EXERCISE GOAL: Copy out everything from the start of the items down to and including the line that contains "Which series has the highest", unchanged.

(Source records)
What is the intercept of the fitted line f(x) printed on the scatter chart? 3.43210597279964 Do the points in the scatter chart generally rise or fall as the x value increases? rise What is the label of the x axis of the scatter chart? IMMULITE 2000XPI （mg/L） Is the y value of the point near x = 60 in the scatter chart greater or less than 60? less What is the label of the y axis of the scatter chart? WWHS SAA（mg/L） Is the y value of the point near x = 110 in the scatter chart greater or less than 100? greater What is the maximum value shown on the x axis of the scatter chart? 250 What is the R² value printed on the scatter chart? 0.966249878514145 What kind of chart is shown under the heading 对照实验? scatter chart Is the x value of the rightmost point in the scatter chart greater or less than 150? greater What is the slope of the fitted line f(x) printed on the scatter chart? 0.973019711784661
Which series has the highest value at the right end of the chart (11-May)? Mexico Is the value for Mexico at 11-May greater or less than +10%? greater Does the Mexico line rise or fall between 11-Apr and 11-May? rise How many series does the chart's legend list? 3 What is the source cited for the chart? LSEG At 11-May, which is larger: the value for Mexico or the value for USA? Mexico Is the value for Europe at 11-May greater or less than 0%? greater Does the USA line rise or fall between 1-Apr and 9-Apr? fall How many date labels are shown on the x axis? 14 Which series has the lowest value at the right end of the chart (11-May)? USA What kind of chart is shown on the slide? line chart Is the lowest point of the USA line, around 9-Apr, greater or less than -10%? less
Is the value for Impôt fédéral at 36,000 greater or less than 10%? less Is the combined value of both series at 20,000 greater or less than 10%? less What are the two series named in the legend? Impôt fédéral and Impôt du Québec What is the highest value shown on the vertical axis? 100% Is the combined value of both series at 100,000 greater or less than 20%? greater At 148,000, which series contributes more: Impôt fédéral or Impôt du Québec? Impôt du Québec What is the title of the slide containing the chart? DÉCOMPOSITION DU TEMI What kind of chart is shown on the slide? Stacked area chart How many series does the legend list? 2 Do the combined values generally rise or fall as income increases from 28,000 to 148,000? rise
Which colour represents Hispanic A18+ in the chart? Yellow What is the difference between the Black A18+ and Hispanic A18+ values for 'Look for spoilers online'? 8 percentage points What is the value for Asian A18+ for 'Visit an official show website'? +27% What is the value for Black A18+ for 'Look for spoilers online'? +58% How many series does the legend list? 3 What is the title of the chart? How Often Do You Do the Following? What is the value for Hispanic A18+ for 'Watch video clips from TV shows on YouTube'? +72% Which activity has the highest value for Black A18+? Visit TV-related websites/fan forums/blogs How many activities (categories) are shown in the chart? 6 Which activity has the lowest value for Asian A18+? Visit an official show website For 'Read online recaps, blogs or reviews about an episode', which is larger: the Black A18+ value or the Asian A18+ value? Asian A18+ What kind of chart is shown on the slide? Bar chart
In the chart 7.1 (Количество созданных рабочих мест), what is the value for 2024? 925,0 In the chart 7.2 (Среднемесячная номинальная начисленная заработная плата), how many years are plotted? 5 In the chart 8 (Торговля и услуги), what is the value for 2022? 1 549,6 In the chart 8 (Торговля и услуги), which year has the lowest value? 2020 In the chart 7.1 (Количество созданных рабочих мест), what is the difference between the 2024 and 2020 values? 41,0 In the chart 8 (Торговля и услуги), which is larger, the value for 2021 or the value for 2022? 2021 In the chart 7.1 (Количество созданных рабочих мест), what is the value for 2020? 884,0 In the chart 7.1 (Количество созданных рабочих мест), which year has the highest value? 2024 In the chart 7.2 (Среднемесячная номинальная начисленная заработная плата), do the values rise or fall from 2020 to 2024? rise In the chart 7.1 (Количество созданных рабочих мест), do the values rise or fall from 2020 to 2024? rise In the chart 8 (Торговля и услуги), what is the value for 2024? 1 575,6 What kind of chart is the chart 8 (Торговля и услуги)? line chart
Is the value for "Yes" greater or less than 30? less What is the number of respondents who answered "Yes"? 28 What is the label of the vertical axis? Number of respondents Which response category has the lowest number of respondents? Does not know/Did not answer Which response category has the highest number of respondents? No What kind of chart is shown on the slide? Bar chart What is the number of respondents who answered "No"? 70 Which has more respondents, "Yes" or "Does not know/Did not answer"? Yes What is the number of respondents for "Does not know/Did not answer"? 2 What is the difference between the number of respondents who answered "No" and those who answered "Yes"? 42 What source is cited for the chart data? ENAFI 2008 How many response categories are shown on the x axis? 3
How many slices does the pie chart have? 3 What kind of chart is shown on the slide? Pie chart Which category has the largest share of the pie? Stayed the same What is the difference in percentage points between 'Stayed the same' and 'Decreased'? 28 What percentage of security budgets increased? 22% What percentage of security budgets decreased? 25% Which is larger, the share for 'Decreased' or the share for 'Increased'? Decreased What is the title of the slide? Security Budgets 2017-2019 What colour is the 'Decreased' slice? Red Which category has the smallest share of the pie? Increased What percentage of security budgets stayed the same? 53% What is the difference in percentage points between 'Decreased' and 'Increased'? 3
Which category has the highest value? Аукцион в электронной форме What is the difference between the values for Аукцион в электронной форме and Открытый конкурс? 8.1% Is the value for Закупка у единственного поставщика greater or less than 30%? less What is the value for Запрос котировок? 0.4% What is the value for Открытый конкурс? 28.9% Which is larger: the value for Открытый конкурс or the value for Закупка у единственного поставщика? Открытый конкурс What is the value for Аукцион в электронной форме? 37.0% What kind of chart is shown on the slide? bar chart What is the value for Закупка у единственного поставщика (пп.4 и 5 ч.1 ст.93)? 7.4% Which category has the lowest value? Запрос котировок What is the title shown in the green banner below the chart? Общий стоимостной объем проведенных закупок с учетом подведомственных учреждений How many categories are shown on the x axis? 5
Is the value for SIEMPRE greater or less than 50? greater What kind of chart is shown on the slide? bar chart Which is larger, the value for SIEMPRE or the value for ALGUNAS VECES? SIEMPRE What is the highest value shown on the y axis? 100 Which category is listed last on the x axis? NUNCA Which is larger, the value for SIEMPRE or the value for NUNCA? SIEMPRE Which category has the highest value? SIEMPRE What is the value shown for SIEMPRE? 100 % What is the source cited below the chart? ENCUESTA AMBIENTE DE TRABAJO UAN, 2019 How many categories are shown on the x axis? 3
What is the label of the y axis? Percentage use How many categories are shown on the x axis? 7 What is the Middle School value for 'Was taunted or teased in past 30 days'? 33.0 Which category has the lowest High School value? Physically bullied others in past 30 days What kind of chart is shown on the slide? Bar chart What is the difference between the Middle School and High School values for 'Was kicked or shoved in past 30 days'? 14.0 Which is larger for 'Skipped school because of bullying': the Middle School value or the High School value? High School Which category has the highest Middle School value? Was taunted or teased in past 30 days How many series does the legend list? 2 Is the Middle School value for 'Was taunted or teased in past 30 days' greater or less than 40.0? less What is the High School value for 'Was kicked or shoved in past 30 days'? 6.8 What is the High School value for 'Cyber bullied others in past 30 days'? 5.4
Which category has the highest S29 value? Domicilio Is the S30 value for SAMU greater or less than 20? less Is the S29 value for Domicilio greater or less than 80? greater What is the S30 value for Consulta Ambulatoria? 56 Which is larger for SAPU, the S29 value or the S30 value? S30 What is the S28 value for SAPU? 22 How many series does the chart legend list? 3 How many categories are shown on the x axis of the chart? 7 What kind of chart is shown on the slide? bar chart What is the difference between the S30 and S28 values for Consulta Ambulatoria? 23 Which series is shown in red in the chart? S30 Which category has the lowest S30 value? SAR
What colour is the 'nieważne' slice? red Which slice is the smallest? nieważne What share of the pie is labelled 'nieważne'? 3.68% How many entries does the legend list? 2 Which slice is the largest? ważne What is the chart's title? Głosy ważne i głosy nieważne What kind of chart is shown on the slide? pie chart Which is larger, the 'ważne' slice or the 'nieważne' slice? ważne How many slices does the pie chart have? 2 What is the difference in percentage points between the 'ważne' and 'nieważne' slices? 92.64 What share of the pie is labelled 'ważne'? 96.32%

WRITTEN SOLUTION:
What is the intercept of the fitted line f(x) printed on the scatter chart? 3.43210597279964 Do the points in the scatter chart generally rise or fall as the x value increases? rise What is the label of the x axis of the scatter chart? IMMULITE 2000XPI （mg/L） Is the y value of the point near x = 60 in the scatter chart greater or less than 60? less What is the label of the y axis of the scatter chart? WWHS SAA（mg/L） Is the y value of the point near x = 110 in the scatter chart greater or less than 100? greater What is the maximum value shown on the x axis of the scatter chart? 250 What is the R² value printed on the scatter chart? 0.966249878514145 What kind of chart is shown under the heading 对照实验? scatter chart Is the x value of the rightmost point in the scatter chart greater or less than 150? greater What is the slope of the fitted line f(x) printed on the scatter chart? 0.973019711784661
Which series has the highest value at the right end of the chart (11-May)? Mexico Is the value for Mexico at 11-May greater or less than +10%? greater Does the Mexico line rise or fall between 11-Apr and 11-May? rise How many series does the chart's legend list? 3 What is the source cited for the chart? LSEG At 11-May, which is larger: the value for Mexico or the value for USA? Mexico Is the value for Europe at 11-May greater or less than 0%? greater Does the USA line rise or fall between 1-Apr and 9-Apr? fall How many date labels are shown on the x axis? 14 Which series has the lowest value at the right end of the chart (11-May)? USA What kind of chart is shown on the slide? line chart Is the lowest point of the USA line, around 9-Apr, greater or less than -10%? less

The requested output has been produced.